[Selected extract]
◆ ◆ ◆ ◆ ◆
# small transfer and large press...problem?



## plainwhiteshirt (Jun 4, 2007)

Hi, I asked this in past and cannot locate my post or the response. I am sorry. 

I have a Geo Knight DC16x20 (got a great deal used)
I have plans for both large and small transfers (as small as 2 inch x 2 inch) will the 16x20 do the job. I know it will be inefficient but 

1. will I still get a good press with large press surface and small transfer. I bought silicone pads so I can raise surface area

2. In theory can someone evenly press a transfer across a seam? I assume it will crack but would you still have even pressure with the thin seam? 

thank you all!


----------



## proworlded (Oct 3, 2006)

1. Yes, you should get a good press.

2. I think you will still have even pressure on a thin seam but cracking will probably occur.
◆ ◆ ◆ ◆ ◆
[Extracted entries]

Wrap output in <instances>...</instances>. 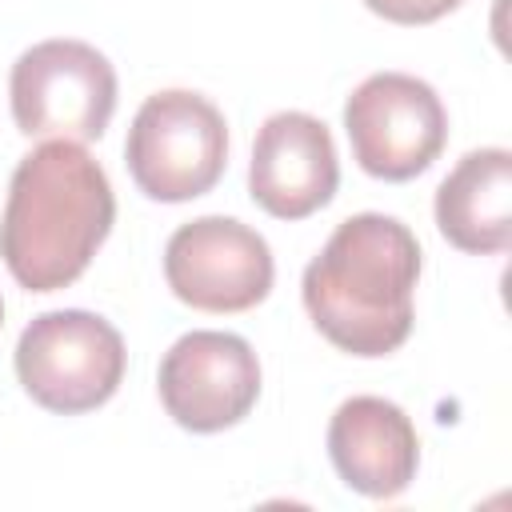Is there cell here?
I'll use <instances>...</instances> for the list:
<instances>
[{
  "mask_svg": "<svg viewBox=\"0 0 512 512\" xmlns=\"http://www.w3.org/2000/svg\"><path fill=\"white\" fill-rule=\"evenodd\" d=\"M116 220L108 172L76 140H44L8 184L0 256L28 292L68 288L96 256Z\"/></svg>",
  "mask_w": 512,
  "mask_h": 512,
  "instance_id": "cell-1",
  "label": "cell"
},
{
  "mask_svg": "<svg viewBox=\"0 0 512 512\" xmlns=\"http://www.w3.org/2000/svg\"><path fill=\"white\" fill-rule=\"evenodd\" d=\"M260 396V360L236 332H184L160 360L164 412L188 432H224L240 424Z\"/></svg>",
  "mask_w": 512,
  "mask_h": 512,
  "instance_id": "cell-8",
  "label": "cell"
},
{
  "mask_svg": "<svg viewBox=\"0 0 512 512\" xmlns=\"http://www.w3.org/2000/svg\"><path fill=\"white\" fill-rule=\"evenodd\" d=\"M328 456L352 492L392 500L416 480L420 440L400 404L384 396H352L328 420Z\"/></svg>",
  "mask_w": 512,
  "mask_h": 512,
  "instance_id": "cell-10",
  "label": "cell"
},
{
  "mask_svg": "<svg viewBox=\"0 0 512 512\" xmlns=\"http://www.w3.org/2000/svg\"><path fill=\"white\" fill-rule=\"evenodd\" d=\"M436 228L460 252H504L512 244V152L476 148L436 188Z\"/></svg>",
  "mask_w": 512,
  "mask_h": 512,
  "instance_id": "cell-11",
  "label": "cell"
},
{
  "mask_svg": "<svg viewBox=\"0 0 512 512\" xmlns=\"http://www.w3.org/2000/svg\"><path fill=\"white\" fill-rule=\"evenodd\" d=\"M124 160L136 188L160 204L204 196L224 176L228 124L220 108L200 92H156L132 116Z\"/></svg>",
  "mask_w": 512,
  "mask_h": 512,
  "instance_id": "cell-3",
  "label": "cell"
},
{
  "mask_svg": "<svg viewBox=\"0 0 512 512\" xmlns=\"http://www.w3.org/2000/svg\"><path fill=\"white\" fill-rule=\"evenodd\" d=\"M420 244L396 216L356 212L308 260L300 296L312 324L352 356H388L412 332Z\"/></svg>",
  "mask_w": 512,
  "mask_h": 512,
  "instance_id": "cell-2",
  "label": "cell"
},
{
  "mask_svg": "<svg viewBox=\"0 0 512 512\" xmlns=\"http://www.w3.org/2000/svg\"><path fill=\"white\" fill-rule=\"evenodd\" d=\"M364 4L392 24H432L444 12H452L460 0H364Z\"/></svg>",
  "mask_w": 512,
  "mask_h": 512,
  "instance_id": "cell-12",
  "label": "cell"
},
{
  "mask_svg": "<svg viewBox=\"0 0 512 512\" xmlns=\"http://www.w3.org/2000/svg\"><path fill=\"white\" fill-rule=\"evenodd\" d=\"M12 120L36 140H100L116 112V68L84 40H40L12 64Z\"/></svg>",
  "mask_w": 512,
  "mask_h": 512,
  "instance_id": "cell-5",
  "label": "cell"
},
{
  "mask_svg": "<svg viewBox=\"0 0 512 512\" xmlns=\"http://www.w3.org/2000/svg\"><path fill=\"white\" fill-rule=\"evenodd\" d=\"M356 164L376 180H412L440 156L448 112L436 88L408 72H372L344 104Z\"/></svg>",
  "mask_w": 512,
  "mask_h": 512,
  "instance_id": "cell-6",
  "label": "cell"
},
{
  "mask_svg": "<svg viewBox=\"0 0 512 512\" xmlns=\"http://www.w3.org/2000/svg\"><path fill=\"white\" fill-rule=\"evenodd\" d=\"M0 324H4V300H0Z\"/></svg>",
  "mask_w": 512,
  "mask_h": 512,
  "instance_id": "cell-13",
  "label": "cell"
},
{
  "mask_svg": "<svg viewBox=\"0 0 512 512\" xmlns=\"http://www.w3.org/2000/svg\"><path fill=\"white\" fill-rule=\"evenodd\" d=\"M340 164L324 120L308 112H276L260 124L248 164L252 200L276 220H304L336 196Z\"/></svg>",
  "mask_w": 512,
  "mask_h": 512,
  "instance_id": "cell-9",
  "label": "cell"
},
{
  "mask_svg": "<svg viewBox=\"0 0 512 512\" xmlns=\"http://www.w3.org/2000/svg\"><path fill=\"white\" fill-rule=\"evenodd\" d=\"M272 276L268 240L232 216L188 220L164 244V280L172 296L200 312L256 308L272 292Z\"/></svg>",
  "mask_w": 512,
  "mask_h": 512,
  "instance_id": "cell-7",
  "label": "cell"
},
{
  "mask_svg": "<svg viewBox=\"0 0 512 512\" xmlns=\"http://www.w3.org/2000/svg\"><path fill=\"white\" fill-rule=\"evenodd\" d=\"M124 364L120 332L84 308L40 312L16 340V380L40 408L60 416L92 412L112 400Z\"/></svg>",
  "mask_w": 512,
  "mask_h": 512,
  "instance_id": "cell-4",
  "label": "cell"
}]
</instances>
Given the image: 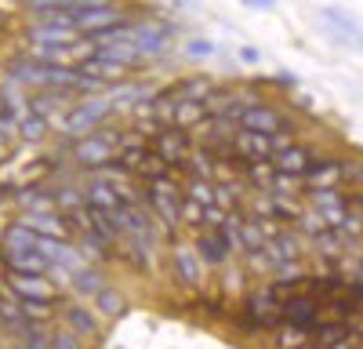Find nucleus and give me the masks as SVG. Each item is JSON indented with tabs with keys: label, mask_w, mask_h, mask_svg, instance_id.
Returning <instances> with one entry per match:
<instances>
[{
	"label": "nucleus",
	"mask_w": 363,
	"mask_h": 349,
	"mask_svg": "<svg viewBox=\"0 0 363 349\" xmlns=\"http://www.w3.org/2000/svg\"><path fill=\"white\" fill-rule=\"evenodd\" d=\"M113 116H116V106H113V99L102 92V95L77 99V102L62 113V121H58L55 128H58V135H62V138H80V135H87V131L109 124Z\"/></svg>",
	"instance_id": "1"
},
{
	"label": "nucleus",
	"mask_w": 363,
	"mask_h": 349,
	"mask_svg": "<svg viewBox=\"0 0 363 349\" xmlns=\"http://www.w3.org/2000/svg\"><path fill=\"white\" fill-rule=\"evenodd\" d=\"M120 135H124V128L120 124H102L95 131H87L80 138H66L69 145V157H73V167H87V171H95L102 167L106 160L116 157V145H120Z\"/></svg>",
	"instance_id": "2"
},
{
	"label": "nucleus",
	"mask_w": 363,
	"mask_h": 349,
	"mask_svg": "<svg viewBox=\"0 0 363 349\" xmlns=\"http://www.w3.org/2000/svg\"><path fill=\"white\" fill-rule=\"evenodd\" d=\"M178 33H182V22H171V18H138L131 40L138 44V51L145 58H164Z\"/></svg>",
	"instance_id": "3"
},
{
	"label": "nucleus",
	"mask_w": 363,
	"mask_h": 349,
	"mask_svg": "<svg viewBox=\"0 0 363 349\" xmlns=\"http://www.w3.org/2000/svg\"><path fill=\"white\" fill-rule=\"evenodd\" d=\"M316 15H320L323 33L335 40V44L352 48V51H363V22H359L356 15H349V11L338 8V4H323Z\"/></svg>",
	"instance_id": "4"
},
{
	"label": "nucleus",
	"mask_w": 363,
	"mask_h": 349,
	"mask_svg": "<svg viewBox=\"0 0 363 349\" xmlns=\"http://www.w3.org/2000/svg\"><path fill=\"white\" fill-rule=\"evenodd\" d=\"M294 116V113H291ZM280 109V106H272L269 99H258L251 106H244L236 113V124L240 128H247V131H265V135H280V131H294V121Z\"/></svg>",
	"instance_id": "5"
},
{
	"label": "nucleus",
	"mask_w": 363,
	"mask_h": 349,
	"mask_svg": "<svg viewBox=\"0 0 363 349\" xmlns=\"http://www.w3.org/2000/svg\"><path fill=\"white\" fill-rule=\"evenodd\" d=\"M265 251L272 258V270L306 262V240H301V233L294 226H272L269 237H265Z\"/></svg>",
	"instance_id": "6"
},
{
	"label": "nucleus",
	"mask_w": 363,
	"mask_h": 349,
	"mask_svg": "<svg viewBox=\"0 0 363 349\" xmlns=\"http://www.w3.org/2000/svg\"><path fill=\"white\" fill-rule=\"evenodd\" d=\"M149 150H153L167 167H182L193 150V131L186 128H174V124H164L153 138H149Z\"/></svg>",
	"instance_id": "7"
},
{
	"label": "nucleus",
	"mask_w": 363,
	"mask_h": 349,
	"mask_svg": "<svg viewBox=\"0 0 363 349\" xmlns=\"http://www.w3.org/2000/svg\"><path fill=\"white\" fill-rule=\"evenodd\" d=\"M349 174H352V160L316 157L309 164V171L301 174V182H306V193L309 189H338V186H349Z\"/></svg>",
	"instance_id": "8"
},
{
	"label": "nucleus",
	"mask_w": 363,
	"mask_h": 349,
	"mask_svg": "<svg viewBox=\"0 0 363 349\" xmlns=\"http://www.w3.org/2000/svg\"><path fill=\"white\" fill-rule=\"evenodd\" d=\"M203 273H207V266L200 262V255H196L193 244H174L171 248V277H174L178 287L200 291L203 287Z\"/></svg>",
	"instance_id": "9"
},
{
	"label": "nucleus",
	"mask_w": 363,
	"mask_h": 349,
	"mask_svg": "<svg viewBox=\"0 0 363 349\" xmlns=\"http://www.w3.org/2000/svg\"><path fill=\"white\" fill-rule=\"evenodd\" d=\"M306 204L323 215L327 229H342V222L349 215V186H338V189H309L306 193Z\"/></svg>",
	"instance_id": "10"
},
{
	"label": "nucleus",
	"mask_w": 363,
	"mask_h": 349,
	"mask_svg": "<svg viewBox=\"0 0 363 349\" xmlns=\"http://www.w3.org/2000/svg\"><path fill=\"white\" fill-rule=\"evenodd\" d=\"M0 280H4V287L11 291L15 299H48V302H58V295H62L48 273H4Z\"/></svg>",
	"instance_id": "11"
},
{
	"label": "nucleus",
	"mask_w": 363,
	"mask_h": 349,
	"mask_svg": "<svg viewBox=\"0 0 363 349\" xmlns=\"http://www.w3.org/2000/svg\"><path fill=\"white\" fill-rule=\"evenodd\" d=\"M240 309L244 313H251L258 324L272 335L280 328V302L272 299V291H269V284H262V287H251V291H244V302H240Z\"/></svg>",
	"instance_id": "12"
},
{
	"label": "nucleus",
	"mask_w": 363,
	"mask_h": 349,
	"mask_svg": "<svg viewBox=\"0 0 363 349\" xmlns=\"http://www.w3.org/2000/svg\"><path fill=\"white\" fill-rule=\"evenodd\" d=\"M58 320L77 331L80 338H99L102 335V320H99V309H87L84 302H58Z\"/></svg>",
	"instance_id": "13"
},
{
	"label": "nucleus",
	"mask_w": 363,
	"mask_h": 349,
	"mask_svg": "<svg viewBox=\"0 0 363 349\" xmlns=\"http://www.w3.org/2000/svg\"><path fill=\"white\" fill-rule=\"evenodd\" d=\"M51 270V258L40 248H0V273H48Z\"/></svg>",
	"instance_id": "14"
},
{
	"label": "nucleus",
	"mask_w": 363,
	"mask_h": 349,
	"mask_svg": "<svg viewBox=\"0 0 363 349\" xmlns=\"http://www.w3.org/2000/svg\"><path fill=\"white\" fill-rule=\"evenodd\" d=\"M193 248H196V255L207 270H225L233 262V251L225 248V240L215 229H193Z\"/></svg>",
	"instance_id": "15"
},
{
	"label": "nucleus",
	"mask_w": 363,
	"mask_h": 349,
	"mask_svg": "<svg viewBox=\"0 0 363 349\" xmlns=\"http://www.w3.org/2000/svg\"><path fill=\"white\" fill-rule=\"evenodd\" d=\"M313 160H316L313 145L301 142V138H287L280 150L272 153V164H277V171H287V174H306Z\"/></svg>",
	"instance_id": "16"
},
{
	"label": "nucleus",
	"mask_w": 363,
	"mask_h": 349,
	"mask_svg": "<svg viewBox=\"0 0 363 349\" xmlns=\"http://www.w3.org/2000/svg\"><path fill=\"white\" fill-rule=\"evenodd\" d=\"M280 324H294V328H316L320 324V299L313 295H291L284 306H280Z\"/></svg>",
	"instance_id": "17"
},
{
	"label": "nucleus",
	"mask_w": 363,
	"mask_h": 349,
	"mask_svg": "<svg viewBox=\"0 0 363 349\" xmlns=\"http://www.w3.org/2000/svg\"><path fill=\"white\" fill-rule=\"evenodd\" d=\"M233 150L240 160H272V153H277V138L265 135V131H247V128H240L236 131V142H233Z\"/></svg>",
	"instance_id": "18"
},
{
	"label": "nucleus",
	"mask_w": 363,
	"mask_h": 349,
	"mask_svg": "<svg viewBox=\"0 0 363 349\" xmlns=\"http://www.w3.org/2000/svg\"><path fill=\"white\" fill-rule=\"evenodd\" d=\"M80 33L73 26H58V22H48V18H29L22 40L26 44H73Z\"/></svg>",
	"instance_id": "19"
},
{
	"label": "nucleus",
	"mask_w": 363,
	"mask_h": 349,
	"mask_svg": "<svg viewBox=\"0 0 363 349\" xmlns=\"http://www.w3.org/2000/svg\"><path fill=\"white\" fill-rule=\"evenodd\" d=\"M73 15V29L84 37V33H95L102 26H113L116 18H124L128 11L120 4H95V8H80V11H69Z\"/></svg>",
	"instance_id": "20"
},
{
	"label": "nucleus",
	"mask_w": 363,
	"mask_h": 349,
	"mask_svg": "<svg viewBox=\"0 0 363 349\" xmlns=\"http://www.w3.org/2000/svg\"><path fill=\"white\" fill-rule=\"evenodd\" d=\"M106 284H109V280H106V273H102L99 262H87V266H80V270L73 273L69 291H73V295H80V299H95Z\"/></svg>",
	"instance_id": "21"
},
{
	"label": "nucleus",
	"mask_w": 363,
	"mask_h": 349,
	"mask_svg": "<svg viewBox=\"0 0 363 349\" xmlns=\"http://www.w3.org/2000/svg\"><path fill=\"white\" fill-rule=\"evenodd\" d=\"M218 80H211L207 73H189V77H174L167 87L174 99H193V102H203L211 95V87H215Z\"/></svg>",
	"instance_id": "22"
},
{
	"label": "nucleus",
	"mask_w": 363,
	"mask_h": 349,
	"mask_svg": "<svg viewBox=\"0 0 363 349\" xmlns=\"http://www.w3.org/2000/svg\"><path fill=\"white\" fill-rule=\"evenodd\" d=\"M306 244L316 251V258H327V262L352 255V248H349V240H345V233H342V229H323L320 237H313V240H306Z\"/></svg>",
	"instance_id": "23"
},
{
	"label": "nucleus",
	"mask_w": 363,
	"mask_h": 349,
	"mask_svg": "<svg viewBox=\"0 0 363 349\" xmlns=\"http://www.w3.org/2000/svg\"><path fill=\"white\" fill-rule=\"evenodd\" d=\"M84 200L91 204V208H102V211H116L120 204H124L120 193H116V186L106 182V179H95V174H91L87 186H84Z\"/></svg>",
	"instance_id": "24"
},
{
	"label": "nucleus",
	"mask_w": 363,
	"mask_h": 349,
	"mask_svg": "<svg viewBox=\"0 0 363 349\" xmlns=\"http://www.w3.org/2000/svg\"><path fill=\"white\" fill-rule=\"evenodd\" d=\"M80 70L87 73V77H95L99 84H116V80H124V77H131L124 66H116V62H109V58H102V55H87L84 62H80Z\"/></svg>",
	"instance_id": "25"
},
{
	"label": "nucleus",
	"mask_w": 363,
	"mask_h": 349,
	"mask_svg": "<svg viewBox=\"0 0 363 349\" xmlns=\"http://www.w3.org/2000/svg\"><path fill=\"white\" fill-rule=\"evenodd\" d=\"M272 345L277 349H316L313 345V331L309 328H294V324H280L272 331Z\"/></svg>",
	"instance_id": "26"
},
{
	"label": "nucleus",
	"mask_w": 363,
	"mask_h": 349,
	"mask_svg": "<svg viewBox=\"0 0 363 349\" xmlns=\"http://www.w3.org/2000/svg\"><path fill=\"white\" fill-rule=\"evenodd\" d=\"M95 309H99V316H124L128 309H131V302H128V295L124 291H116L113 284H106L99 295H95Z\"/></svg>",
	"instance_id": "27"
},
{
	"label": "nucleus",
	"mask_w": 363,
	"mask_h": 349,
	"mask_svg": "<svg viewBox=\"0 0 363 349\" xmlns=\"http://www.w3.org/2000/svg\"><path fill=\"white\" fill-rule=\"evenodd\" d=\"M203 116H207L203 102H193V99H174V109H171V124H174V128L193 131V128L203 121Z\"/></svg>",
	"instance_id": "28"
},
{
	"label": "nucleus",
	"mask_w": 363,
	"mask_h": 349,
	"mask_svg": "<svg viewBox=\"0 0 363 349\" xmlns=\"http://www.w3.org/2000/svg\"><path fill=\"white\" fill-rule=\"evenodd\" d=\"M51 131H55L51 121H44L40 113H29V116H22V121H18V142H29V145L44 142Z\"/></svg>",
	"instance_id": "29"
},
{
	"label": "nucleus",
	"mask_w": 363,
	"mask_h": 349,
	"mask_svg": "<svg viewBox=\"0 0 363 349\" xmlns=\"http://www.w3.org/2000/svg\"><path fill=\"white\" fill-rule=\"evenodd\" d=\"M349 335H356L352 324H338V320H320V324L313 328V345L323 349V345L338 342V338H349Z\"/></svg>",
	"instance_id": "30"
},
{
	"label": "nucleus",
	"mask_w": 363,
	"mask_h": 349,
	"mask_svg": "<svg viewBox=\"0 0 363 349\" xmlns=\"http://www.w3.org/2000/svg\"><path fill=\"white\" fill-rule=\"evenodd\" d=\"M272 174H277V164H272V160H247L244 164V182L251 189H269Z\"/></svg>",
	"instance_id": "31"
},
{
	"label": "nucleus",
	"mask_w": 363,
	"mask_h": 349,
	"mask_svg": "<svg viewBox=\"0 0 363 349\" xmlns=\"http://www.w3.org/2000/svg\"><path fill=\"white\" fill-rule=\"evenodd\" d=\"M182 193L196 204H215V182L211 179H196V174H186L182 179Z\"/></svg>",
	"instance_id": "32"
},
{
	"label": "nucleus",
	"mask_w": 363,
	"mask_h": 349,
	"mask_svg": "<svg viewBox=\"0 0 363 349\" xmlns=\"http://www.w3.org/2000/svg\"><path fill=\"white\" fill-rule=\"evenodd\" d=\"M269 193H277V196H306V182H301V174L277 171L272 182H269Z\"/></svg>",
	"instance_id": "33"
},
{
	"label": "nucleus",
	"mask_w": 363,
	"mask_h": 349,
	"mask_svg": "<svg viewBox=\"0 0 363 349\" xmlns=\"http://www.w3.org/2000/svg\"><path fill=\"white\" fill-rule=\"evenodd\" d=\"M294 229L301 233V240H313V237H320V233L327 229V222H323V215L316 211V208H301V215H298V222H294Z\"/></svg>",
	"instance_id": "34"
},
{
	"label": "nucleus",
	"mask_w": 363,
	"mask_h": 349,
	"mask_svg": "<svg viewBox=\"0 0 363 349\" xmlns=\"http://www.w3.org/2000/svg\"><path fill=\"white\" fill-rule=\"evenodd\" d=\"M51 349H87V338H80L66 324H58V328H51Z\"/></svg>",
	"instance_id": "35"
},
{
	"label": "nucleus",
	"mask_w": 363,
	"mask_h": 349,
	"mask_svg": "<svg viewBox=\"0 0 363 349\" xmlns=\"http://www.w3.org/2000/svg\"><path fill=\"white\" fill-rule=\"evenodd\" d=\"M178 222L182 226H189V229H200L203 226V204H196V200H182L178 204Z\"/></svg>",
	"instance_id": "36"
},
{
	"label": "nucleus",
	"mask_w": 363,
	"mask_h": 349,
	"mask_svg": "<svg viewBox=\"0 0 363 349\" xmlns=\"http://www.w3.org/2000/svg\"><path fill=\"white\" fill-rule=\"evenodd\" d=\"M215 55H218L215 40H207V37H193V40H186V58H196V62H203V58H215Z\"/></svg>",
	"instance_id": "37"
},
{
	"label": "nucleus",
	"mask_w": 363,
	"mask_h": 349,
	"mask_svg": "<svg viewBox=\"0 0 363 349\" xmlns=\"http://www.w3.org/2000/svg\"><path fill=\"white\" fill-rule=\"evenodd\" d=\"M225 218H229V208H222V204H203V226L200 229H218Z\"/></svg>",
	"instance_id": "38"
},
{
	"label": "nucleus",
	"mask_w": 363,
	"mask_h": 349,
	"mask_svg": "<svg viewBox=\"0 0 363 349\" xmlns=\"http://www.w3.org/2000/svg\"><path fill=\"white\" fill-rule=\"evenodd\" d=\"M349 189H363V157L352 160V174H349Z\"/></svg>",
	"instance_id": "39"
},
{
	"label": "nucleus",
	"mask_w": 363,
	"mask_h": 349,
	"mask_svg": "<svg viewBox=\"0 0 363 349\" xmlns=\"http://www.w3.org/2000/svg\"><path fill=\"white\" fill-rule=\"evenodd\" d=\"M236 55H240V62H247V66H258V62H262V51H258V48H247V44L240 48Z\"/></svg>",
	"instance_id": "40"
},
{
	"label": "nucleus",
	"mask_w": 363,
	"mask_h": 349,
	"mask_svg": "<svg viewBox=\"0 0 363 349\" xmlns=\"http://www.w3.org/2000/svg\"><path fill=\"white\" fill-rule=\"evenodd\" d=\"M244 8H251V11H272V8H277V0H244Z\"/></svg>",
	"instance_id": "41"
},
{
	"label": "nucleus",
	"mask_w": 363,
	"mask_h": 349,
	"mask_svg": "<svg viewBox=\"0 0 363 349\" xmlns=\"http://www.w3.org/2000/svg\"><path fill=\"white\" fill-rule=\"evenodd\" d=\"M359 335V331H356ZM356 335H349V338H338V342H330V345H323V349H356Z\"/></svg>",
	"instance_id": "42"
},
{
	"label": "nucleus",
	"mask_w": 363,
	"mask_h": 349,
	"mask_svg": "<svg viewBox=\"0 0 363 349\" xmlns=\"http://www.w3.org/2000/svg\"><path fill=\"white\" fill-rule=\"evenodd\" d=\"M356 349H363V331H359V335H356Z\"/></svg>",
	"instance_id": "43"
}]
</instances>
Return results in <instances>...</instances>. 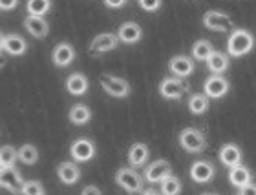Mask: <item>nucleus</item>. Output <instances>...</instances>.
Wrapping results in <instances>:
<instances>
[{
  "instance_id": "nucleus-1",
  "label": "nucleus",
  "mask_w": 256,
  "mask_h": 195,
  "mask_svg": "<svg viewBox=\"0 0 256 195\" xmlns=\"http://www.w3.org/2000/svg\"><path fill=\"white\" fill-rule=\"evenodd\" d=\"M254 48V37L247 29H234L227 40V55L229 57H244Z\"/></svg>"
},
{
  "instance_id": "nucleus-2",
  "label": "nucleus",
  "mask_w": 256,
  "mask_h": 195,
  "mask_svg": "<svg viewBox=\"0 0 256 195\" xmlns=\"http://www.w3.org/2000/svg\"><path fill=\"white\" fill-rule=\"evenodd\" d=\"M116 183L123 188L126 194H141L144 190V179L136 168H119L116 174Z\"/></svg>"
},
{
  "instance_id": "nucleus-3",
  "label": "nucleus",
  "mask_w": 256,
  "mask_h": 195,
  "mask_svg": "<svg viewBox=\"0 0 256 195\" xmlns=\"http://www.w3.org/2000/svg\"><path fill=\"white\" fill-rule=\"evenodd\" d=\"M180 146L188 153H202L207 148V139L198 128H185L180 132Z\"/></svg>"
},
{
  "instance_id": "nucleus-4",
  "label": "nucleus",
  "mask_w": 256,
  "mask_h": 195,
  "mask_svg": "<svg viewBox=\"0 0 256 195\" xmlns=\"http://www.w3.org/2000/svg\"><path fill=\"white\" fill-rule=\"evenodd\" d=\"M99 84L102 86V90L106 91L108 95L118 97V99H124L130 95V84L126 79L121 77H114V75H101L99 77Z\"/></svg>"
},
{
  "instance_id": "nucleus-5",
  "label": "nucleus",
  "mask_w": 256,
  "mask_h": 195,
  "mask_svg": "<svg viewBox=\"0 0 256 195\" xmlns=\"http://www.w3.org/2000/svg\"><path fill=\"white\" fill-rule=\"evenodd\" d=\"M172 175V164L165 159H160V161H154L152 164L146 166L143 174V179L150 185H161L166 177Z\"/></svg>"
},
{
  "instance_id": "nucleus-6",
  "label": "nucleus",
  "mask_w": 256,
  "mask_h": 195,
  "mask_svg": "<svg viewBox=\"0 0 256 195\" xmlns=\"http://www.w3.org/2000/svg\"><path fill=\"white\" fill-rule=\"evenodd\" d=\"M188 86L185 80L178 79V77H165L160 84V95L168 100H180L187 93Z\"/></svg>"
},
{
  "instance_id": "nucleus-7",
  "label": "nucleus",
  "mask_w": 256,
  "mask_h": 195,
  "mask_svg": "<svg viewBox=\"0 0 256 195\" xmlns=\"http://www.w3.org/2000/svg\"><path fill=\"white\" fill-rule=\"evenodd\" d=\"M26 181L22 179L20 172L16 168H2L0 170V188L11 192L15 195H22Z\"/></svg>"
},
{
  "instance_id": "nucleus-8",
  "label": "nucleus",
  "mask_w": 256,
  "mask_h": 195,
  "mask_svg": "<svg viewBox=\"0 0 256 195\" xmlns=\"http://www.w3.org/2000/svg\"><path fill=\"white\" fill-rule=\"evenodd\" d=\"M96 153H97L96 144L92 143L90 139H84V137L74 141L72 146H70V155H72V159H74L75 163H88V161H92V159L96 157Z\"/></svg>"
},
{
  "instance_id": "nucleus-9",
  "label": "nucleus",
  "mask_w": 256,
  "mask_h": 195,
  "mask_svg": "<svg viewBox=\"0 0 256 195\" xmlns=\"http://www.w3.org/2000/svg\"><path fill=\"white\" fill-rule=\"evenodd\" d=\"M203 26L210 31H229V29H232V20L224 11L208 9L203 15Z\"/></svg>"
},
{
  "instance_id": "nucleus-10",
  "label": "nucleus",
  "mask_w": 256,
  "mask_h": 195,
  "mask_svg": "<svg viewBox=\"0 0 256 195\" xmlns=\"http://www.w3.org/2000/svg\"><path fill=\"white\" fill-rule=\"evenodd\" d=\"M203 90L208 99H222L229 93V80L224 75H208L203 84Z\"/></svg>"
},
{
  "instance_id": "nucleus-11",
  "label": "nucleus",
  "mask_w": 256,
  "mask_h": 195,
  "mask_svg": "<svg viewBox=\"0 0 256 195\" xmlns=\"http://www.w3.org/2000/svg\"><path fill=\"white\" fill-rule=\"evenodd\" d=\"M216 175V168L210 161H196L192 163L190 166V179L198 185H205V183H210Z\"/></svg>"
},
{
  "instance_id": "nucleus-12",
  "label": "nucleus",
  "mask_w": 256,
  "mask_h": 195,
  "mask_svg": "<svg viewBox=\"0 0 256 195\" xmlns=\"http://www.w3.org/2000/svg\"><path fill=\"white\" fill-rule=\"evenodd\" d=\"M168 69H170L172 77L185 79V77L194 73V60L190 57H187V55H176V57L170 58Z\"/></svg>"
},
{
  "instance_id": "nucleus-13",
◆ ◆ ◆ ◆ ◆
[Short problem A]
Update the heat press thread, starting at the words "I have a Geo" and stopping after "thank you all!", with "silicone pads" replaced by "foam pads".
[Short problem B]
Continue the heat press thread from its last reply.

[Written answer A]
I have a Geo Knight DC16x20 (got a great deal used)
I have plans for both large and small transfers (as small as 2 inch x 2 inch) will the 16x20 do the job. I know it will be inefficient but 

1. will I still get a good press with large press surface and small transfer. I bought foam pads so I can raise surface area

2. In theory can someone evenly press a transfer across a seam? I assume it will crack but would you still have even pressure with the thin seam? 

thank you all!

[Written answer B]
----------



## plainwhiteshirt (Jun 4, 2007)

thanks for your time!

would you use the silicone pad to raise the transfer or better to simply lay t-shirt directly onto platon?

thanks


----------



## splathead (Dec 4, 2005)

Here's your post http://www.t-shirtforums.com/heat-presses-equipment/t640969.html#post3470401


----------



## plainwhiteshirt (Jun 4, 2007)

splathead said:


> Here's your post http://www.t-shirtforums.com/heat-presses-equipment/t640969.html#post3470401


Hey thanks so much!!!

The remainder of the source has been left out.